Dienstag, 20. September 2016

Schilda unter Merkel

Unser aller Domina und Geiselnehmerin hat angeblich Selbstkritik geübt. Weil sich das Stockholm-Syndrom bei vielen ihrer Geiseln in Missfallen aufzulösen droht? In einer Umfrage hatten 82 Prozent der befragten Bundesbürger einen Kurswechsel in der sogenannten Flüchtlingspolitik gefordert, was sogar A. Merkel zu registrieren sich genötigt fühlte. Vor die Presse tretend, sprach sie: "Wenn ich dieser schieren Zahl präzise entnehmen könnte, welche Kursänderung sich die Menschen wünschen, dann würde ich darüber gerne in eine Diskussion eintreten." Wenn damit aber gemeint sei, setzte unsere Fremdenführerin keck hinzu, dass die Menschen schlichtweg keine Fremden und speziell keine Fremden islamischen Glaubens in Deutschland wollten, dann könne sie als Kanzlerin dem nicht folgen, weil das Grundgesetz und das „ethische Fundament" der CDU (nicht das ethnische!) dem widersprächen. "Wenn die 82 Prozent mir aber sagen wollen, die Situation aus dem vergangenen Jahr soll sich nicht noch einmal wiederholen, dann kämpfe ich genau dafür. Diesem Ziel dienen alle Maßnahmen der letzten Monate."
Im Klartext: Schnauze! Entweder ihr seid Fremdenfeinde, mit denen man nicht reden muss, oder ich mache sowieso alles richtig (also nochmals und erst recht: Schnauze!). Dazwischen gibt es nichts. Fremdenfeinde seid ihr übrigens auch dann, wenn ihr meint, nachdem ich euch anderthalb oder knapp zwei Millionen – wer weiß das schon genau? – Fremde islamischen Glaubens in die Vorstädte und -gärten gewuchtet habe, sei allmählich Schluss. Es wird obergrenzenlos immer so weitergehen. Alles andere widerspräche nämlich dem Grundgesetz. Warum? Nun, die Alliierten in ihrer weisen Voraussicht haben den regelmäßig brav zum Rapport anschlappenden Vätern und Müttern desselben einige hinreichend teigige Paragraphen diktiert, notfalls lässt sich aus dem GG auch die Pflicht der Deutschen zur Selbstabschaffung lesen (wegen der Menschenwürde bzw. -rechte auf der Welt und so), wenngleich orthodoxe und hierorts bereits zitierte Rechtsgelehrte durchaus der Meinung sind, das GG gelte speziell für die Deutschen. Um diese Herrschaften kümmern wir uns noch. Außerdem gebietet das "ethische Fundament" der CDU, dass sich Deutschland unter anderem eben auch für Christenverfolger und Antisemiten öffnet. Hat irgendwer was Fremdenfeindliches dazu zu sagen?

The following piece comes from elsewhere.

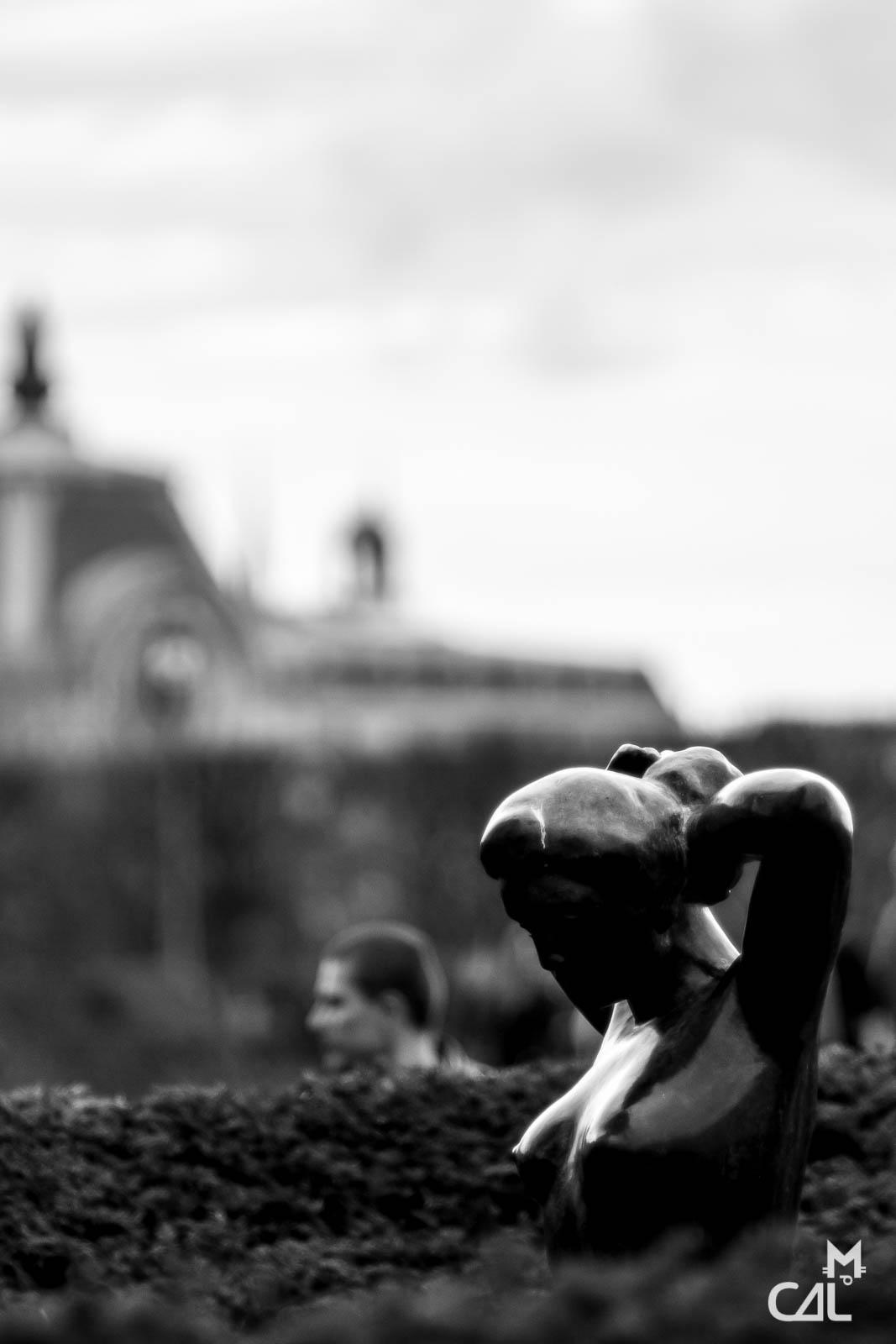 Jardin des tuileries couple contre nature mon chat for Au jardin des tuileries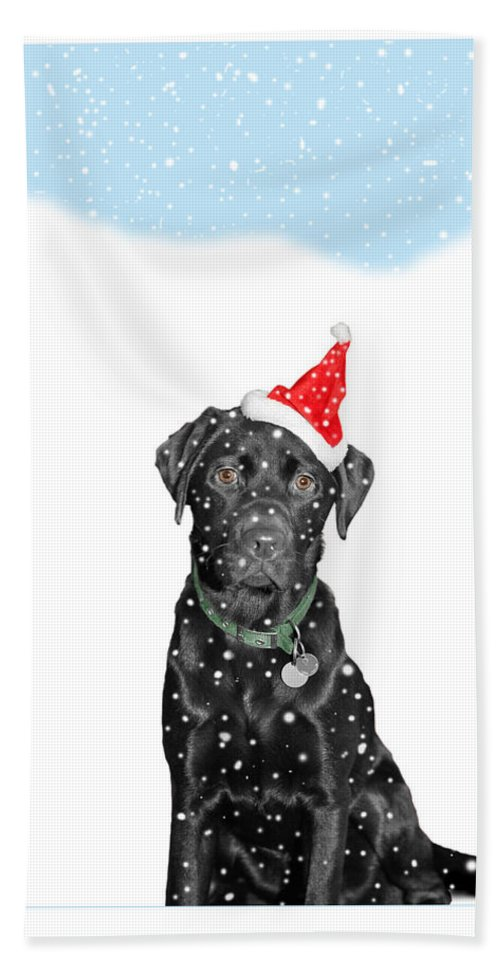 Christmas Bath Sheet featuring the photograph Santa Dog In The Snow by Mal Bray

"Ich habe das absolut sichere Gefühl, dass wir aus dieser komplizierten Phase besser hinausgehen werden, als wir hineingegangen sind", versicherte die Kanzlerin schließlich, die deutsche Sprache und Semantik einmal mehr verhöhnend und meiner Merkeliana-Sammlung ein weiteres Exempel autoritären Sprachmülls hinzufügend. Und ich werde jetzt besser aus diesem Text hinausgehen und mich, ehe ich sie vergesse, in meine gute Kinderstube zurückziehen, um dort all jene Worte zu verschlucken, die mir angesichts dieser obszönen Person auf der Zunge liegen.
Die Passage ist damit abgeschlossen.